Monday, August 30, 2021 4:34:00 PM

With the Quebec government recently rejecting the Énergie Saguenay project, Quebecers are divided about whether job creation should take precedence over reducing greenhouse gas emissions. Indeed, an Ipsos poll carried out on behalf of the Montreal Economic Institute reveals a considerable gap between the opinions of Quebecers who live in urban centres and those who live in the province's rural regions.

Highlights:

- 41% of Quebecers believe that the actions taken by some environmental groups are preventing too many job creation projects from moving forward, while 44% believe that this is not the case.
-- -- In Montreal and Quebec City, 45% of people believe this is not the case, whereas 58% of Quebecers in the Saguenay think that too many projects are blocked in this way.
- 54% of Quebecers, with notable majorities in Montreal (57%) and Quebec City (58%), are of the opinion that reducing GHGs should be prioritized rather than job creation.

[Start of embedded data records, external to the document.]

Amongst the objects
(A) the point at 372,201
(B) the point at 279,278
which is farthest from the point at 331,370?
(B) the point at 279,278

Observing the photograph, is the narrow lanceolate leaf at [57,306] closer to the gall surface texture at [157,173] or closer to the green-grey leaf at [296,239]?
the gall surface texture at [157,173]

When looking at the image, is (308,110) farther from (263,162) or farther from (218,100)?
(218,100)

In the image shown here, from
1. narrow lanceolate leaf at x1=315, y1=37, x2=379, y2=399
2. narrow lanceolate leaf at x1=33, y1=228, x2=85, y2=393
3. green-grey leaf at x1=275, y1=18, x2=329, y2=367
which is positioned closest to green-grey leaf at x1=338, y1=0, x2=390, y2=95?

Yet 62% of people in the Saguenay would prioritize job creation, as would 57% of residents of Chaudière-Appalaches.
- While the Quebec government intends to ban the sale of new gas-powered vehicles starting in 2035, 29% of Quebecers say that their next vehicle will be a gas-powered one. In Chaudière-Appalaches, 43% of people plan to purchase a gas-powered vehicle again.
- Nonetheless, 67% of Quebecers agree with this ban. It must be noted, though, that 56% of people believe that this measure is realistic. While this is a majority of Quebecers, there is a non-negligible gap between those who think this is a laudable measure and those who consider it viable.
- Half (50%) of Quebecers believe the province should develop its own oil resources, while 34% of the population prefer to continue to import all of the oil that we need.

"When it comes to environmental questions, there is a considerable gap between the opinions of Quebecers who live in big cities and those who live in rural areas," says Michel Kelly-Gagnon, President and CEO of the MEI. "People who live in rural regions where projects are blocked by environmental activists have a much more favourable opinion of economic development than Montrealers, who are affected indirectly by these decisions."

"What we observe is that the opinions of people who live in large urban centres seem to take precedence over the opinions of those who really feel the impact of governmental decisions on environmental matters. Ultimately, this has negative effects on the economy, both in rural regions and in big cities," concludes Mr. Kelly-Gagnon.

The online poll was carried out from August 4 to 11, 2021, among a sample of 2,098 Quebecers.